Into this general confusion and misery, Morris Kenyon—summoned by Mrs. Jarman—descended with all the eclat of the God in the Machine. He arrived at the very moment when the two rival dressmakers of Heatherington, having appeared simultaneously armed with yard measures and black patterns, were quarrelling in stage whispers in the porch.

This weighty matter settled, he proceeded to take all the arrangements into his capable hands. Finally, he sat down to a quiet conversation with the grateful Evarne, the more beautiful for the pallor and distress, concerning her future.

He learnt that her great ambition was to become an artist. She possessed decided talent, combined with an ardent appreciation of the beautiful, but she was absolutely without training, and had evidently no idea of the long years of steady labour—to say nothing of the "filthy lucre"—that must be offered at the shrine of Art by would-be disciples. Looking at Morris, her big eyes filled with a wistful anxiety, she inquired if the little money her father had left could, by the strictest economy, be made to last out until she was able to thus keep herself. If not—and she had evidently come to this conference with her ideas fully formed—could she not learn shorthand and typewriting? Even then she hoped that, by rising early and working at her painting after office hours and on Sundays, she might ultimately earn her living by Art.

Kenyon smiled inwardly at the life she thus proposed for herself. If he knew aught of the world, the sons of Adam would see to it soon enough that this particular daughter of Eve did not spend her days simply and solely divided between banging the keys of a typewriter and daubing sticky colours on a canvas. It was merely his luck that he happened to be first in the field.

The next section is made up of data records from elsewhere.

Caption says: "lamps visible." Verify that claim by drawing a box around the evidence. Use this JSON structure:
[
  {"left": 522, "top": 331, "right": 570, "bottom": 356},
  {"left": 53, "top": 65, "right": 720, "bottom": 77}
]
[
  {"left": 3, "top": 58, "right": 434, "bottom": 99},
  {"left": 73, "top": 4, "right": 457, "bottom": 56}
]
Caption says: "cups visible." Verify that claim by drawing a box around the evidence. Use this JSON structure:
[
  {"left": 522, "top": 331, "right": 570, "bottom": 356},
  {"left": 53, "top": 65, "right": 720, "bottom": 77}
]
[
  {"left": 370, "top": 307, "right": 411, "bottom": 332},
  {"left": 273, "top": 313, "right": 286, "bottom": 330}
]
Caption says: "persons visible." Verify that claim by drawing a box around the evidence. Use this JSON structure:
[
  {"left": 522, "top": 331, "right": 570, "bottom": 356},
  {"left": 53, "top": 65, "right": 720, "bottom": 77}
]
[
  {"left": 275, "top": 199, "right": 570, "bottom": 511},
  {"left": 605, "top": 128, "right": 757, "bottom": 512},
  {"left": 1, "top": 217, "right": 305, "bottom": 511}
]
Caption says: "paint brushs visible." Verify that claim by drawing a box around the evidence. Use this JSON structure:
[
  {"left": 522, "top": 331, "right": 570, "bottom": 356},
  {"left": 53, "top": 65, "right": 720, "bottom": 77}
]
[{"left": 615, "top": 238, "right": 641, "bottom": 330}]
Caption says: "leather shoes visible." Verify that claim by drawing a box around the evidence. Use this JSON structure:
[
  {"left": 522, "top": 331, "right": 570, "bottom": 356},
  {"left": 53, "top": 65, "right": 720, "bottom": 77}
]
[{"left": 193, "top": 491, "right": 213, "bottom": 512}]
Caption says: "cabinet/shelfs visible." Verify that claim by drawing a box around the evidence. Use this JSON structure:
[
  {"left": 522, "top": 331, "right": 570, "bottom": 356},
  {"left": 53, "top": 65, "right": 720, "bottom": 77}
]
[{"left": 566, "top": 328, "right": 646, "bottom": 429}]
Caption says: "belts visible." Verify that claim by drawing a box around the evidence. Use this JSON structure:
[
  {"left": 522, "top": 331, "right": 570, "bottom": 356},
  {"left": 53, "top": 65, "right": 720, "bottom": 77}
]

To Evarne he appeared kindliness itself. Certainly she could and she should study Art; and this brought him round to a suggestion that he hoped would give her pleasure. He possessed a delightful villa in balmy Naples, where Mrs. Kenyon was now staying to escape the rigours of the English winter. Evarne must come out and stop awhile with his wife. On the journey through Italy, she should behold all its Art treasures. That alone, he assured her, would form a splendid foundation for her later artistic training.

Despite her sorrows, Evarne's face lit up with a sudden brilliant light of happiness at this altogether delightful prospect, both for the near and distant future. Her brightened expression thanked her guardian more ardently than did her softly-spoken words, and so it was settled.